Explaining the adjustment, S&P said recent public protests tied to the ongoing investigation into anomalous public works had deterred capital inflows—a sign of how the scandal has weighed on investor confidence. The credit rating agency added that there are emerging indications that consumers are starting to feel the gloom as well.
“The third quarter growth was much lower than the pace that the Philippines usually grows at, which naturally pulls down our forecast for the year overall,” Vincent Conti, senior lead economist at S&P, said.
“Investment, especially by the public sector, has been the main driver of the slowdown. This has also been spilling over into consumer confidence,” he added.
After data showed the economy expanding just 4 percent in the third quarter—its slowest pace in over four years—President Marcos’s economic team acknowledged that reaching even the lower end of the government’s 5.5- to 6.5-percent growth target for the year had become increasingly difficult.

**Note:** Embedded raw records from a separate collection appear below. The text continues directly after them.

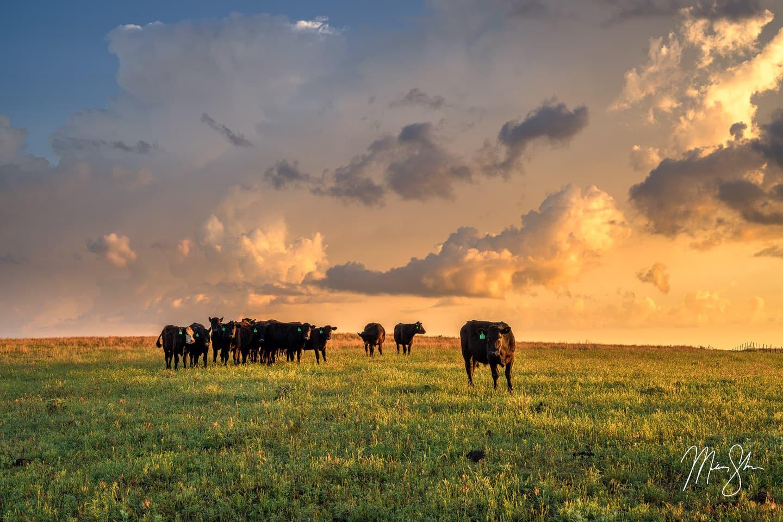 Kingman Cows - Near Kingman, Kansas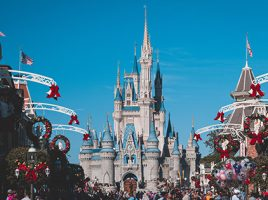 Meet the Disney Princesses…
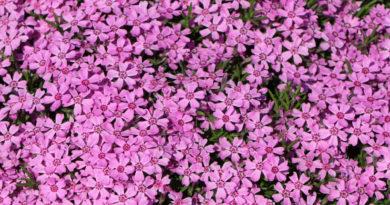 Die Gartenrowdys: Flammenblumen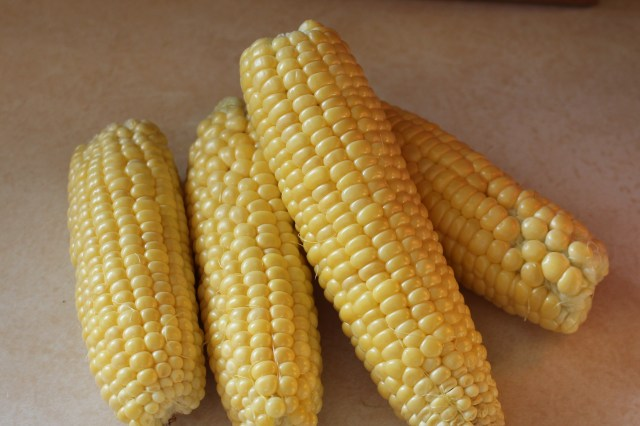 freshly picked sweet corn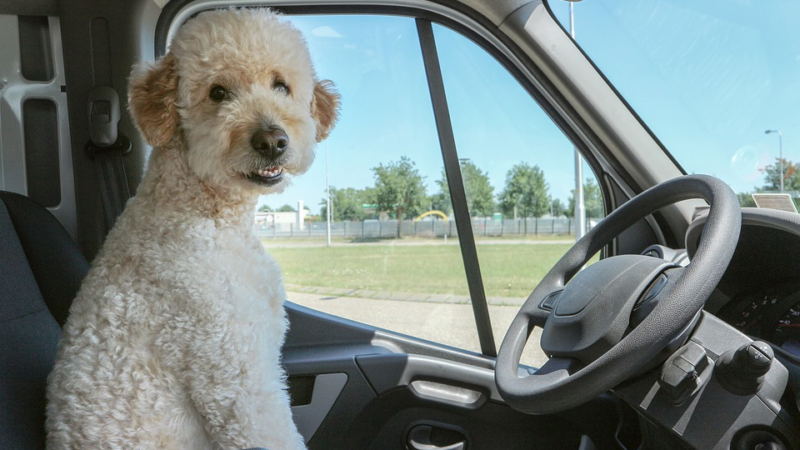 Dog Car Travel Accessories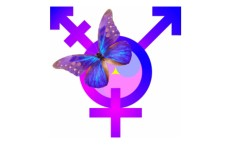 Gender Identity, or Reality?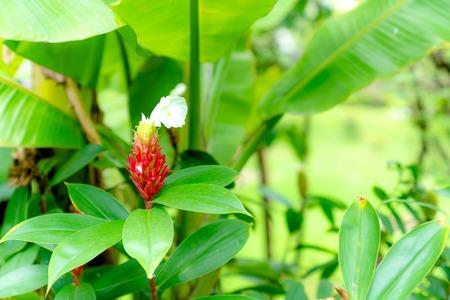 Costus speciosus or Indian Head Ginger in the garden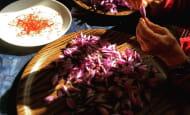 cuisine-safran-du-jardin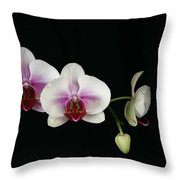 Moth Orchid 3 Throw Pillow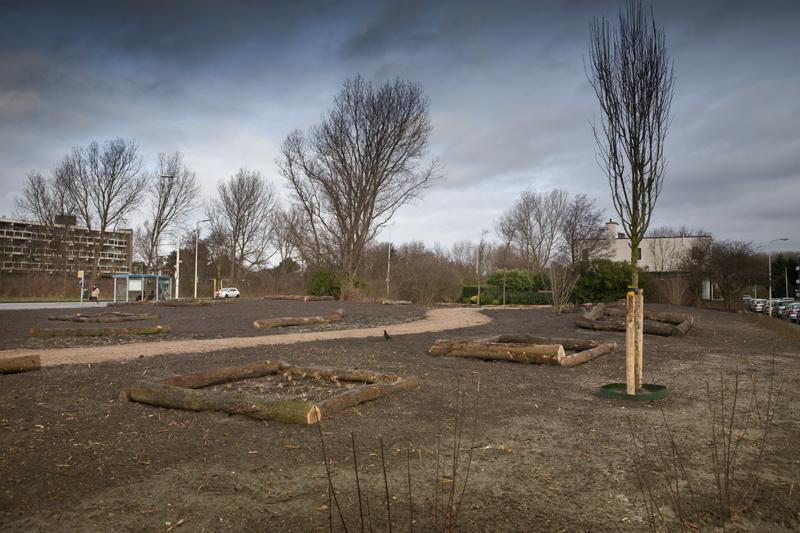 Het Piet Vink plantsoen is klaar. Nu is het wachten tot alles gaat groeien.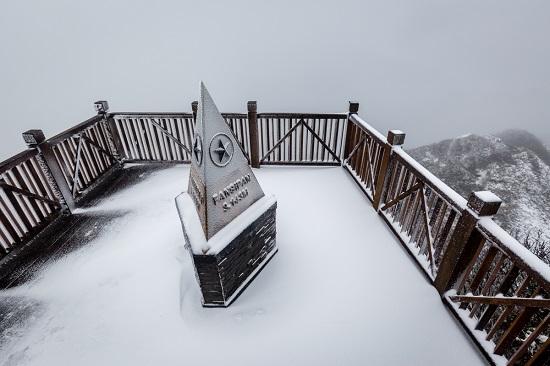 Mưa tuyết phủ trắng đỉnh Fansipan những ngày cuối năm, nhiệt độ xuống -3 độ C - Ảnh 1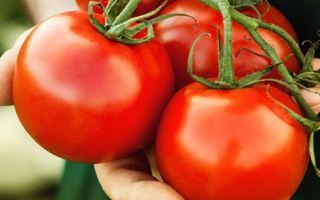Сок помидора польза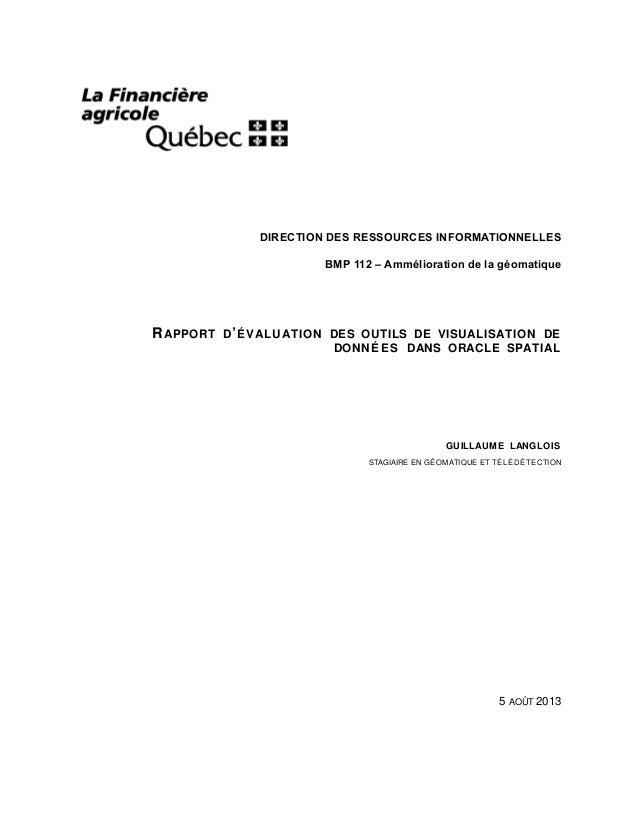 DIRECTION DES RESSOURCES INFORMATIONNELLES BMP 112 – Ammélioration de la géomatique  R APPORT  D ' É V ALUATION DES OUTILS...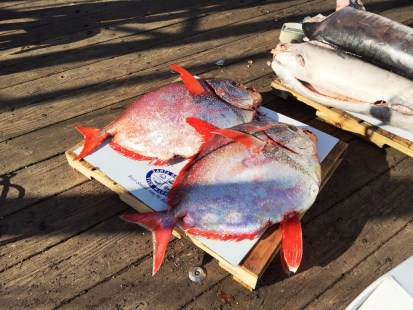 Two beautiful Opah (or Moonfish)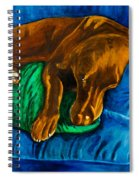 Chocolate Lab On Couch Spiral Notebook
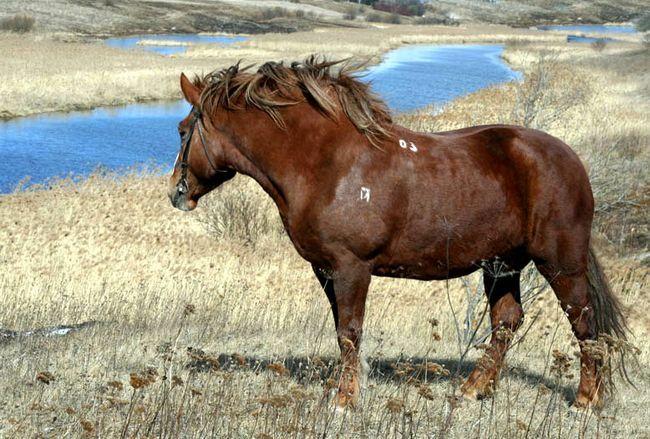 Ruská stepný kôň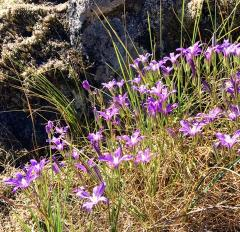 Purple Flowers at Horse Rock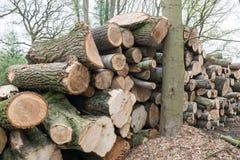 Rondins d'arbre empilés dans une forêt Image stock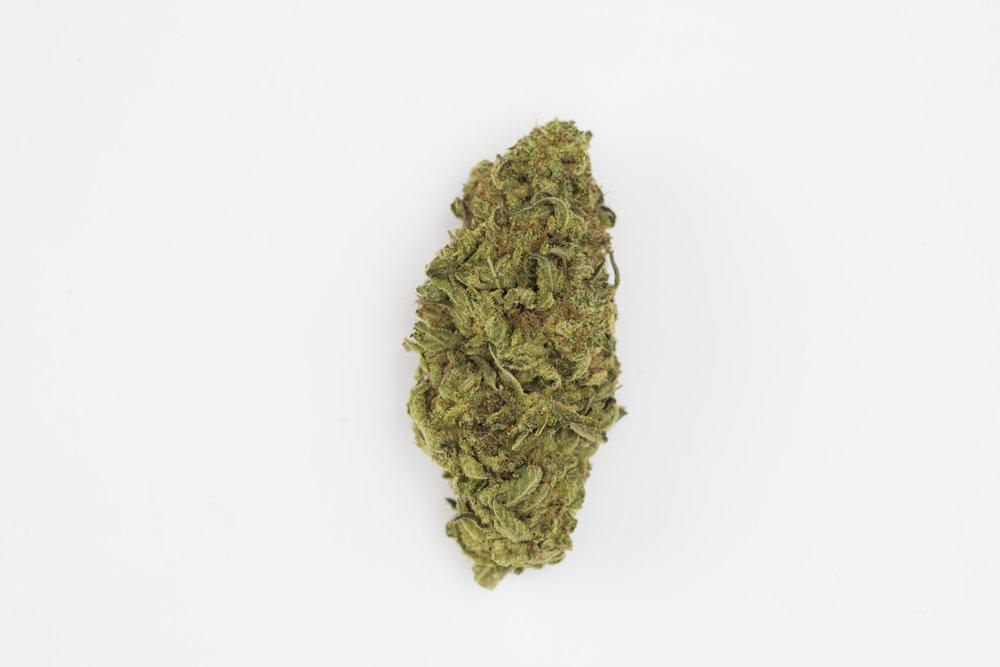 cannabis-02-101A1986.jpg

Figures showed state spending grew by 5.8 percent in the last quarter, the slowest pace since the same period in 2024, after a widening graft probe delayed infrastructure projects as authorities grew more cautious in awarding contracts.
Consumer spending, which historically drives about 70 percent of total output, also showed notable weakness. Despite tame inflation and lower borrowing costs that could have bolstered household purchasing power, private consumption grew only 4.1 percent, a four-year low.
Already, policymakers have suggested that the official targets need be adjusted to reflect the challenging economic realities created by the antigraft crackdown.
In a separate report following its annual consultation visit to the Philippines, the Asean+3 Macroeconomic Research Office (Amro) also tempered its growth outlook, saying the economy may expand by 5.2 percent this year—down from its earlier estimate of 5.6 percent.
Amro also trimmed its projection for 2026 to 5.3 percent, from 5.5 percent before, as the economy faces headwinds at home and abroad.
“Private consumption is expected to grow steadily. Private investment and exports face headwinds from external uncertainties due to the US tariff policy, while public investment will be dampened by flood control project controversies,” the institution said.
“Additionally, the US tariff impact on goods exports would be negative and more pronounced in 2026, while in 2025, it will be partly offset by front-loaded export orders,” it added.